I think I was the only one who looked up from my book to watch. I’ve lived here for four years, but I guess that’s not long enough to have perfected effortless nonchalance the way practiced New Yorkers have.
As an NYU student, it wasn’t always easy to feel welcome in the East Village. It’s not hard to see why, since the university has encroached upon its territory in such an aggressive and brazen manner. The narrative is much more complicated than The Corporate Man vs. The Little People, but that’s how it often gets broken down. I sometimes wish that the residents would accept the nuances of NYU and its students in the same way they do the nuances of their neighborhood. Not all NYU students are obnoxious, trust fund douches in the same way not everyone who lives in the East Village is Ukrainian or Hispanic or a washed up punk. The best part about the East Village is its multifaceted nature, its willingness to accept strangeness. I moved to New York in 2006 because of that kind of attitude, and in the few times I’ve received harsh criticism for simply being affiliated with NYU, it was hard not to bristle at the perceived hypocrisy. There were times I wanted to scream, “I pay rent and taxes here, I vote here, I care deeply about neighborhood issues! I’ve been to community board meetings, investigated noise control laws and I buy my coffee from Mud, not Starbucks! Why can’t I be your neighbor?”
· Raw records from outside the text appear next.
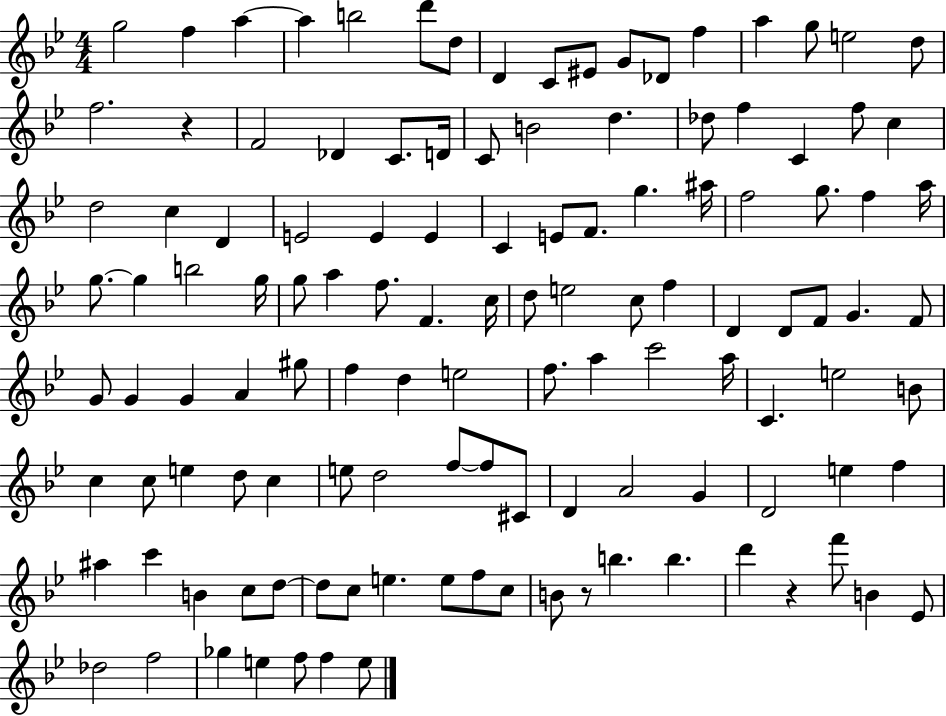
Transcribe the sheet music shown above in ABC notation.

X:1
T:Untitled
M:4/4
L:1/4
K:Bb
g2 f a a b2 d'/2 d/2 D C/2 ^E/2 G/2 _D/2 f a g/2 e2 d/2 f2 z F2 _D C/2 D/4 C/2 B2 d _d/2 f C f/2 c d2 c D E2 E E C E/2 F/2 g ^a/4 f2 g/2 f a/4 g/2 g b2 g/4 g/2 a f/2 F c/4 d/2 e2 c/2 f D D/2 F/2 G F/2 G/2 G G A ^g/2 f d e2 f/2 a c'2 a/4 C e2 B/2 c c/2 e d/2 c e/2 d2 f/2 f/2 ^C/2 D A2 G D2 e f ^a c' B c/2 d/2 d/2 c/2 e e/2 f/2 c/2 B/2 z/2 b b d' z f'/2 B _E/2 _d2 f2 _g e f/2 f e/2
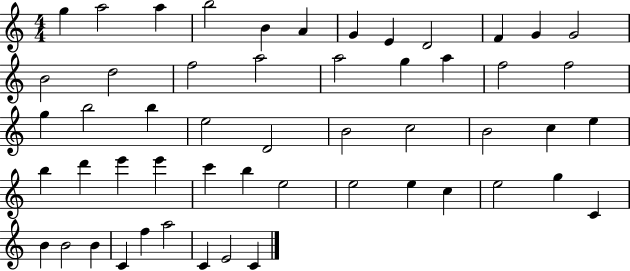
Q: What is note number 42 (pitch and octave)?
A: E5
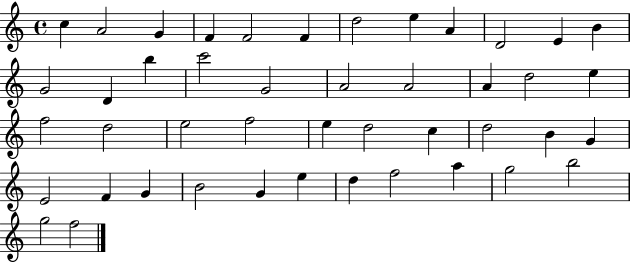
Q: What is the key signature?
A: C major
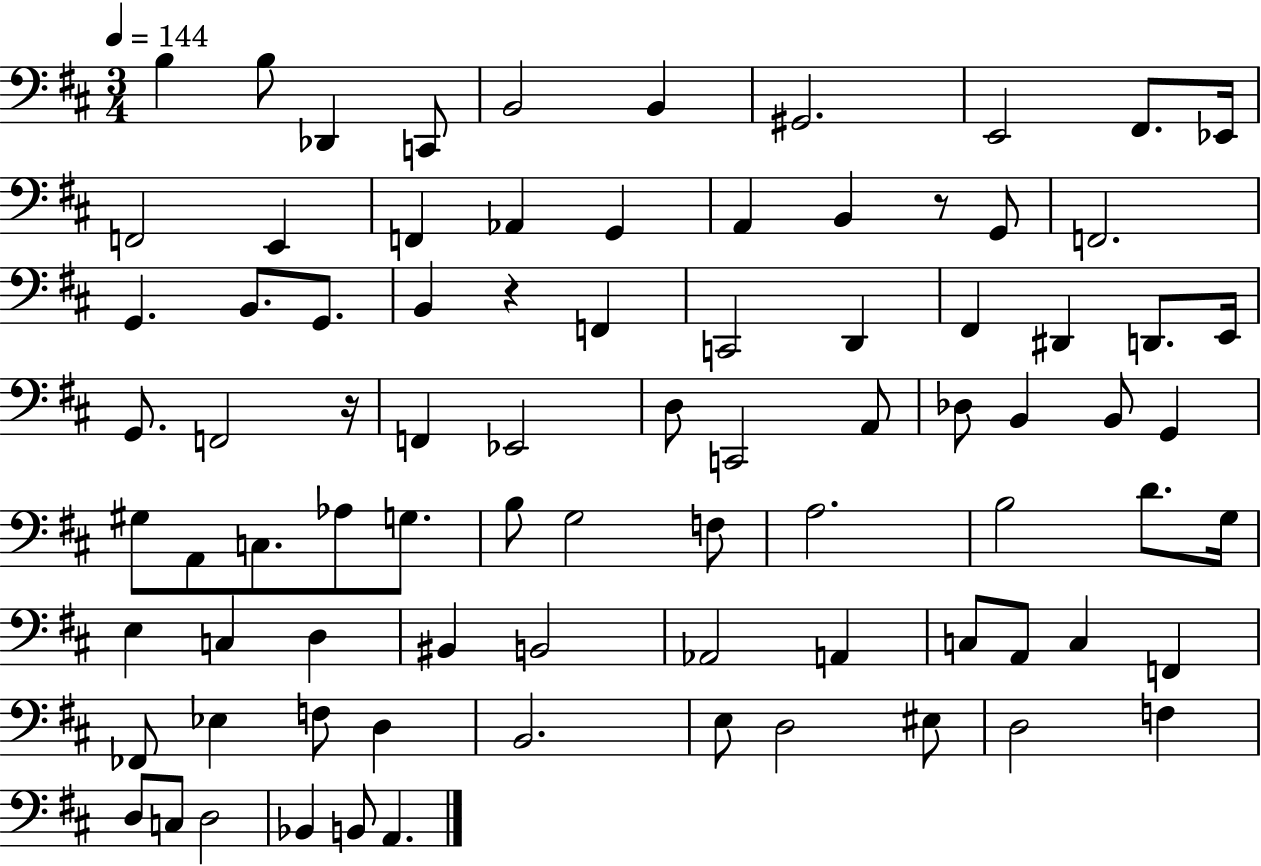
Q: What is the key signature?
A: D major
Luckily most people’s answer to that question has always been, “You can be.” Just ask the employees of my local deli, or the women at my Laundromat, or the girls who live in the apartment above mine. It was because of the close-knit neighborhood spirit in the East Village that I became interested in hyperlocal news in the first place, obsessively reading blogs like EV Grieve so that I could learn everything about my area. I became involved in the New York Times Local: East Village project, which received its own share of neighborhood criticism, but I think ultimately will function as a really important and wonderful resource for the passionate and thriving communities that live here. There is something wild left in the spirit of this neighborhood; it seeps from the flowers in the Alphabet City community gardens or shines when the sun hits the murals at a certain angle. It’s this wildness that I think residents are most afraid of losing, but we shouldn’t be afraid of losing something that is so organic, so intrinsically connected to every person and place that exists in this area. Things will inevitably change, but that spirit, that history, never will.
I purposefully picked my neighborhood in San Francisco because I’d heard it’s the SF equivalent of the East Village. While becoming increasingly gentrified and full of hipsters, it still has its share of immigrants, artists and writers. I hear they have their own hyperlocal blog scene out there, and I’ve begun to add those blogs into my Google Reader recently. It’s an attempt to begin to ambiently recreate the community I built for myself in the East Village, something I’m going to miss like hell.
You can move someplace else but once you’ve fallen in love with it I don’t think you ever really leave New York, even if at some point that love began to feel like something different, something toxic even. Like the comparisons that arise when you enter a new relationship while still in love with someone else, when you love New York, you can’t help but search for places in its image. It makes moving and moving on just a little bit easier.
In two weeks The Mission will officially be my new East Village. I hope it’s as kind to me as the East Village has been these past two years.
Love this.
Agree with Sam, and Amen to the whole thing.
I agree with Sam and Vanessa. I love this.